I find that the OpenFreeMap[1] 'Liberty' style looks fairly close to Google Maps.
1: https://openfreemap.org/
Couldn't OpenFreeMap/someone else offer an identical style/theme to Google Maps, or would that be a "copyright" or some other type of infringement in the US?
Probably an issue of trademark if people confuse the product with Google Maps.
Do people understand that embedded Google Maps "widgets" are "the product Google Maps"? I think for most people it's just "that map on a website", even if there is labels and stuff explicitly saying "Google Maps".
speaking of trademarks... when will google walk the xerox plank already?
to google has been a verb for like a decade already
I feel like with custom vector based styles, you should be able to get pretty dang close to cloning the look of it? Also subjectively, I find the protomaps basemap themes to be much nicer.
Would it be possible to run an AB test?
not OP but the google maps API doesn't actually support other vector tiles (and other map libraries are not allowed to use the google map basemap) which means it's not easy to just have two versions of the site that differ only in basemap
I've been following Alex Wellerstein off and on for a few years now, since I discovered that he was a science adviser for a crazed nuclear-history TV series called Manh(a)ttan, so I read this post about NUKEMAP when it originally appeared. I wonder whether the situation with Google Maps is any different now. I'm not a developer, so I don't need to know. I'm just curious.
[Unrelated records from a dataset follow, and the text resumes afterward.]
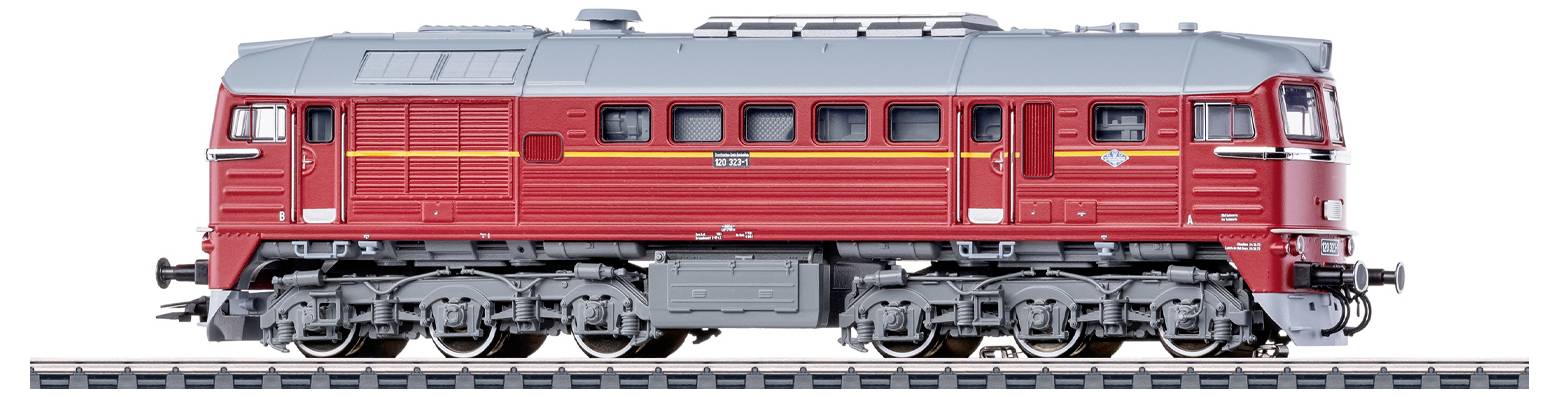 Eine rot und grau gefärbte Modelleisenbahn-Lokomotive auf einem Gleis, mit mehreren Fenstern und detaillierten Rädern, von der Seite betrachtet.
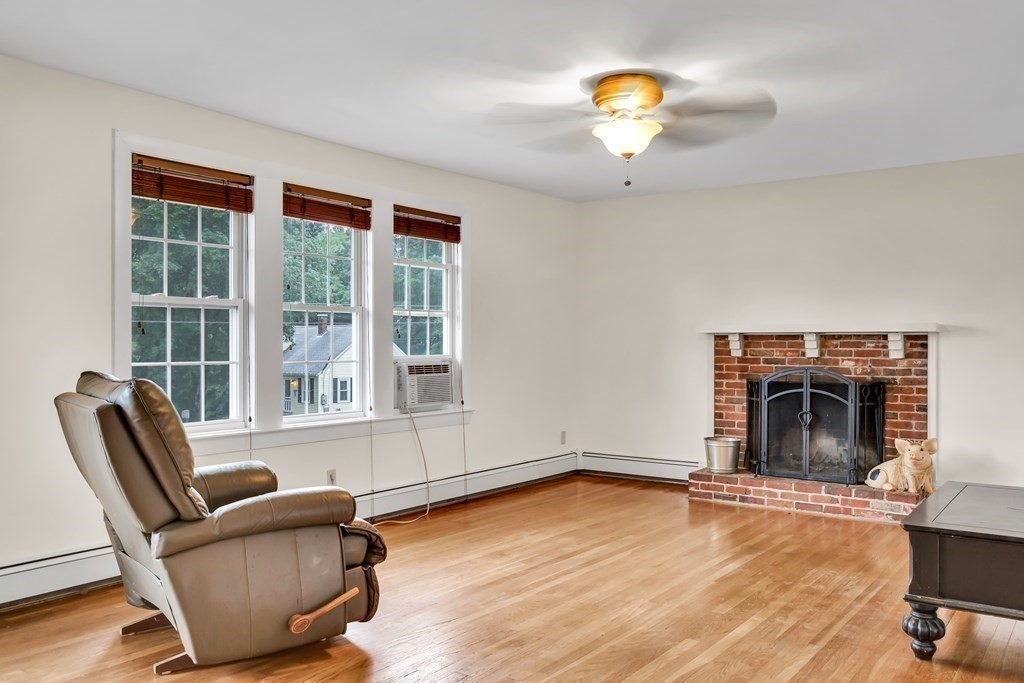 184 West Acton Road Stow, MA 01775 - Photo 10 of 35 a living room with furniture and a fireplace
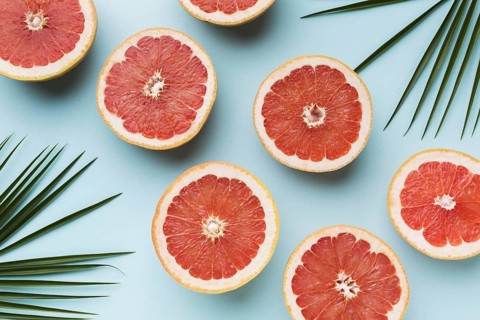 Top view grapefruits with leaves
> I wonder whether the situation with Google Maps is any different now. I'm not a developer, so I don't need to know. I'm just curious.
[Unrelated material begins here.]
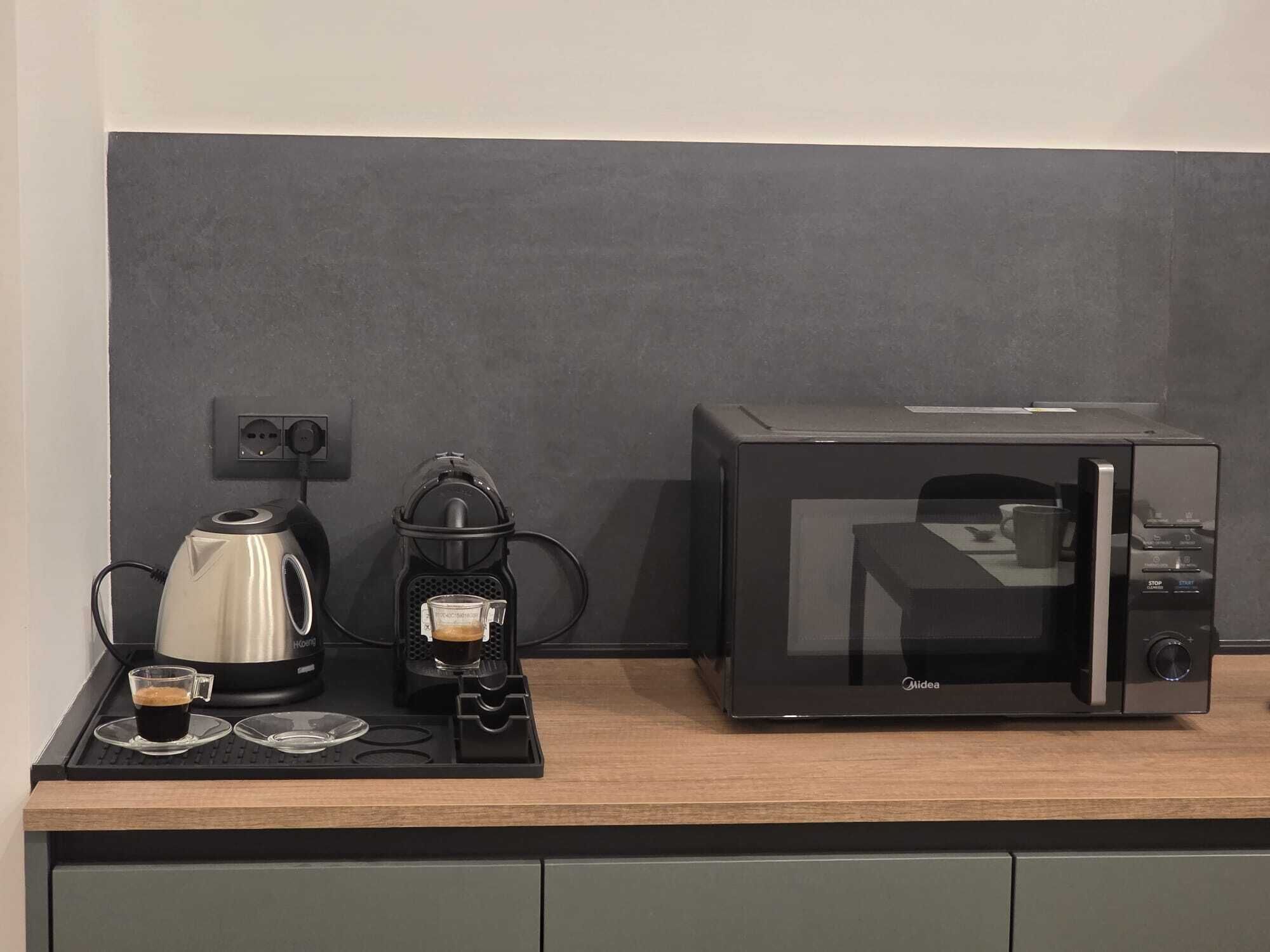 Una kitchenette con cafetera, una taza de café y un microondas sobre una encimera de madera.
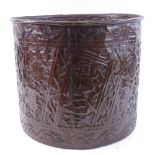 A Middle Eastern copper barrel, relief embossed Arabic script with deer decoration, height 33cm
As the Google Maps APIs/libraries already exited the "growth" phase where the focus is acquiring new users, and entered the "squeeze" phase, I'd say it's worse today than it was in 2019.
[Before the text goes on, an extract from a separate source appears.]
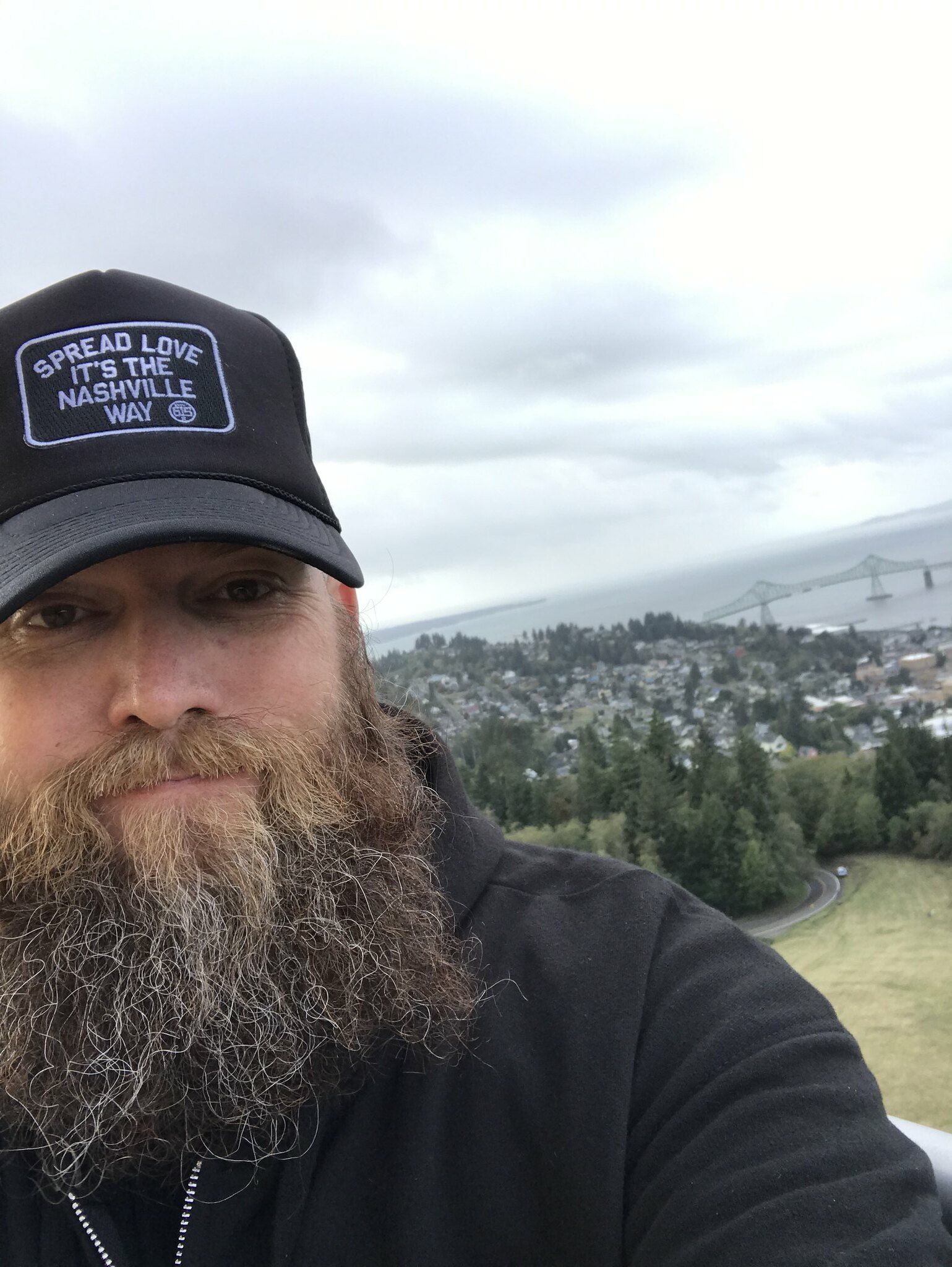 Selfie of Mike from the top of Astoria Column with the bay in the back ground.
That map pricing change stole literally months of my life having to rip out google from an app I spend months building it into. F Google
Google Maps is just Spam spelled backwards.
spaM elgooG
Since then, Open Street Maps is self-hostable and supports all of these calls you'd need to remake this.
And no throwing $1500/month at google for what amounts to 3 colored circles on a map.
OpenStreetMap. No "s", no spaces. Happy hacking! :)
https://www.openstreetmap.org/
https://wiki.openstreetmap.org/wiki/OpenMapTiles
There are various ways to implement a self-hosted OpenStreetMap. Here's one: https://blog.netmanageit.com/openstreetmap-server-self-hoste...
*OpenStreetMap.
Seems today the best solution is to self-host Protomaps which offer very fresh OSM extracts, and if HTTP range requests are on the table, single-file hosting of the whole world map.
it doesn’t even need to be particularly fresh. for the purposes of this map, it could update just once or twice a decade with no real value loss to anyone using it.
Wait until someone writes a script doing a loop or auto-refresh and you get charged 100'000 USD. For such, Google is very dangerous (lot of nightmare stories), you have to avoid as much as possible their public API services.